Die angegriffenen Löschungs­re­ge­lungen verstoßen auch nicht gegen Art. 28 Abs. 2 GG. Soweit es sich - wie bei den Antragstellern - um Stadtstaaten handelt, sind sie nicht Träger der Garantie kommunaler Selbst­ver­waltung. Ihre Stellung als Kommunen wird in dem vorliegend allein maßgeblichen Rechts­ver­hältnis zum Bund durch ihren staats­recht­lichen Status als Länder vollständig überlagert. Die anderen Kommunen werden in ihrer durch Art. 28 Abs. 2 GG geschützten Rechtsstellung nicht beeinträchtigt. Das Zensusgesetz 2011 regelt weder die Rechts­ver­hältnisse der Kommunen zum Bund noch zu den Ländern. Insofern können auch die hier in Rede stehenden Löschungs­vor­schriften keine Auswirkungen auf die subjektive Rechts­stel­lungs­ga­rantie der Kommunen haben.

Vorschriften der Stich­pro­ben­ver­ordnung nicht zu beanstanden

§ 2 Abs. 2 und 3 und § 3 Abs. 2 StichprobenV genügen den für sie geltenden verfas­sungs­recht­lichen Anforderungen.

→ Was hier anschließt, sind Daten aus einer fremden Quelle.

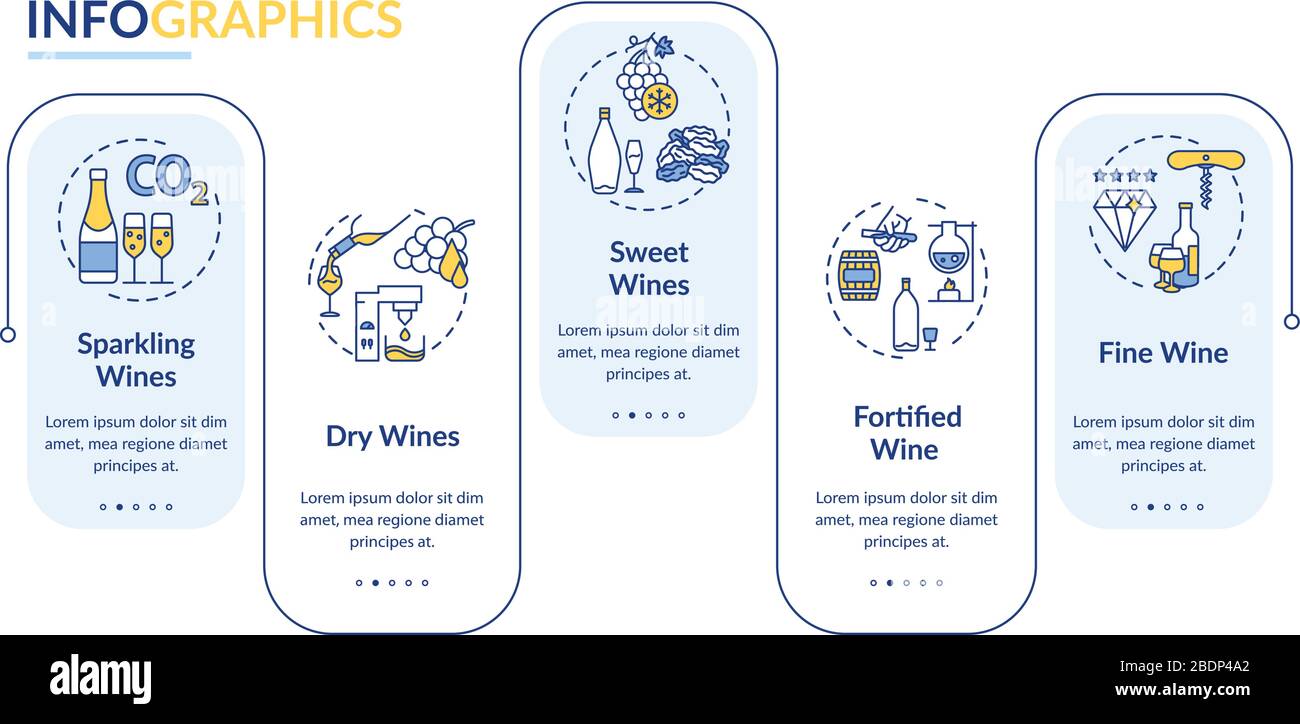 INFOGRAPHICS

$CO_2$

Sparkling Wines

Lorem ipsum dolor sit dim amet, mea regione diamet principes at.

Dry Wines

Lorem ipsum dolor sit dim amet, mea regione diamet principes at.

Sweet Wines

Lorem ipsum dolor sit dim amet, mea regione diamet principes at.

Fortified Wine

Lorem ipsum dolor sit dim amet, mea regione diamet principes at.

Fine Wine

Lorem ipsum dolor sit dim amet, mea regione diamet principes at.

alamy

Image ID: 2BDP4A2
www.alamy.com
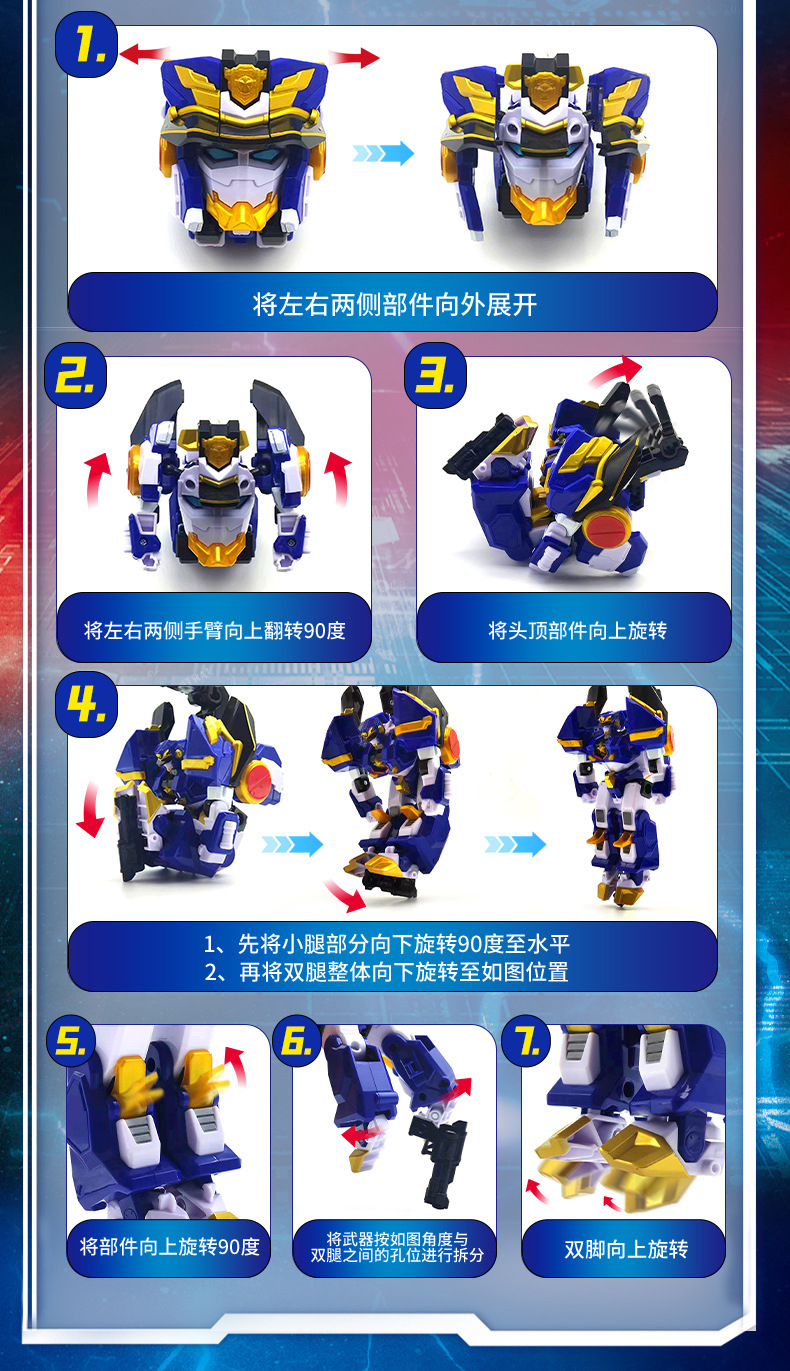 1.

将左右两侧部件向外展开

2.

将左右两侧手臂向上翻转90度

3.

将头顶部件向上旋转

4.

1、先将小腿部分向下旋转90度至水平
2、再将双腿整体向下旋转至如图位置

5.

将部件向上旋转90度

6.

将武器按如图角度与双腿之间的孔位进行拆分

7.

双脚向上旋转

Die Vorschriften der Stich­pro­ben­ver­ordnung entsprechen den Vorgaben der Ermäch­ti­gungs­grundlage und beinhalten keine unzulässige Subdelegation an die Verwaltung oder Private. § 2 Abs. 2 StichprobenV verstößt schließlich auch nicht gegen das aus dem Demokratie- und Rechts­s­taats­prinzip abgeleitete Gebot der Klarheit und Wider­spruchs­freiheit der Rechtsordnung (Art. 20 Abs. 1 bis 3 GG).